On centralisait des opérations financières sur des plateformes avec une porte d’entrée par continent. Pour l’Europe, j’ai moi-même piloté la délocalisation des activités comptables vers la Pologne. Donc, cela nécessite de s’appuyer sur les nouvelles technologies (scan de documents comptables, visioconférences…). Tous ces outils sont aujourd’hui mis au service de la recherche d’emploi, sans parler des tâches qui seront prises en charge par l’intelligence artificielle. Il en va de même dans tous les grands groupes qui impulsent les méthodes d’organisation.
Outre peut-être une certaine sensibilité, il s’agit surtout d’un état d’esprit qui transcende le temps et l’espace. Il requiert une ouverture sur le monde extérieur, en termes d’analyse et d’anticipation.

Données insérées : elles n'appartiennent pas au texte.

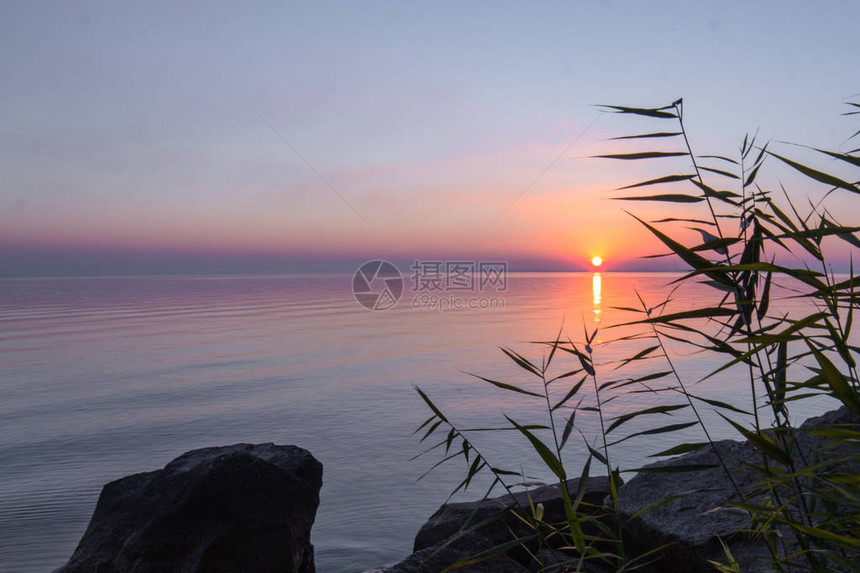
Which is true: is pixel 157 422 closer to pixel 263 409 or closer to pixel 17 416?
pixel 263 409

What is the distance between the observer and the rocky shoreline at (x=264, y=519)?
4.18m

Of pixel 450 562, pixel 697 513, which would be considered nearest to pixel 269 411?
pixel 450 562

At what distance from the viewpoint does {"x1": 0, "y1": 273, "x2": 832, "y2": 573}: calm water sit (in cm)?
709

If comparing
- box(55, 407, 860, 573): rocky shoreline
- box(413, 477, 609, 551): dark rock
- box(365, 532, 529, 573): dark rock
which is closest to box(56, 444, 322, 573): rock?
box(55, 407, 860, 573): rocky shoreline

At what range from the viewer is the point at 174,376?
1508 cm

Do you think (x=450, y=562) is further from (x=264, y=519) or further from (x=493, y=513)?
(x=264, y=519)

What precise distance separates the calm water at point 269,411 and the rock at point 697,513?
267cm

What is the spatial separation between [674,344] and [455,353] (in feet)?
23.3

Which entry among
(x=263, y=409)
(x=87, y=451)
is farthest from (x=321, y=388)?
(x=87, y=451)

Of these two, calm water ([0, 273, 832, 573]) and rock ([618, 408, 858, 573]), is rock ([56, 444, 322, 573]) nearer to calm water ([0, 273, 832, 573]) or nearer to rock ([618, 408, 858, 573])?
calm water ([0, 273, 832, 573])

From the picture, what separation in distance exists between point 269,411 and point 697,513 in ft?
29.3

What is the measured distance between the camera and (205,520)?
4.50 metres

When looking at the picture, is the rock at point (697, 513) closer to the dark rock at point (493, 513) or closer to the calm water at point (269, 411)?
the dark rock at point (493, 513)

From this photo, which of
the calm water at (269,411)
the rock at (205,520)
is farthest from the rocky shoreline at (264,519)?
the calm water at (269,411)
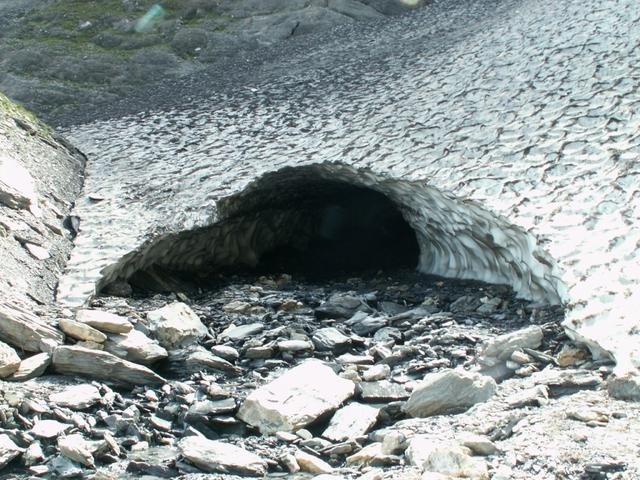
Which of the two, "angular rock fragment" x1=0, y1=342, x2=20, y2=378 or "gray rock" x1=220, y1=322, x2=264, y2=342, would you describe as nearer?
"angular rock fragment" x1=0, y1=342, x2=20, y2=378

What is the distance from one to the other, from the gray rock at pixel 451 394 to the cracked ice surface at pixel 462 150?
0.81 m

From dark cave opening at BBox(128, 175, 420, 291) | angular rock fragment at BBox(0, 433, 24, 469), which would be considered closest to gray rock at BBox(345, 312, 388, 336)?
dark cave opening at BBox(128, 175, 420, 291)

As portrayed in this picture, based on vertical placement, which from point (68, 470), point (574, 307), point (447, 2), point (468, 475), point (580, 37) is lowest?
point (68, 470)

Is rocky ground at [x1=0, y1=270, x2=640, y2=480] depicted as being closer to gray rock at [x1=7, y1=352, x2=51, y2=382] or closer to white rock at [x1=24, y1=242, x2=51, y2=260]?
gray rock at [x1=7, y1=352, x2=51, y2=382]

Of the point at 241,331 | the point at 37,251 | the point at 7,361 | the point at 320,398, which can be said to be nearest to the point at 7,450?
the point at 7,361

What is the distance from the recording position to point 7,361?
508 cm

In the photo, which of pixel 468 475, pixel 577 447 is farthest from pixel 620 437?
pixel 468 475

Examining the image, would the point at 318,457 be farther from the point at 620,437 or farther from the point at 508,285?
the point at 508,285

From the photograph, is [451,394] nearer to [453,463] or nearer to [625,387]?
[625,387]

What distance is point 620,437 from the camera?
142 inches

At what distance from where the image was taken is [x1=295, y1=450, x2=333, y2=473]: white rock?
13.2 ft

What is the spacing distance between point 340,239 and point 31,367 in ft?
26.0

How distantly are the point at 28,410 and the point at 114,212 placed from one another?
3612mm

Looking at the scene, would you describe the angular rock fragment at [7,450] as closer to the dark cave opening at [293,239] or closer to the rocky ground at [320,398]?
the rocky ground at [320,398]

Cet intérêt tient aussi à une volonté de refuser la politique de l’autruche et cela n’est pas lié à une question d’âge. Qu’on le veuille ou non, tout se transforme. Les jeunes qui arrivent sur le marché du travail savent qu’ils ne travailleront pas les 40 prochaines années chez le même employeur, ni au même poste et que celui-ci suivra les évolutions technologiques et celles apportées par l’intelligence artificielle.
C’est une réalité à laquelle on ne peut pas se soustraire. C’est pourquoi il me semble important que Pôle-Emploi ait mis en place les référents numériques dans chaque agence pour diffuser les informations et accompagner ces changements.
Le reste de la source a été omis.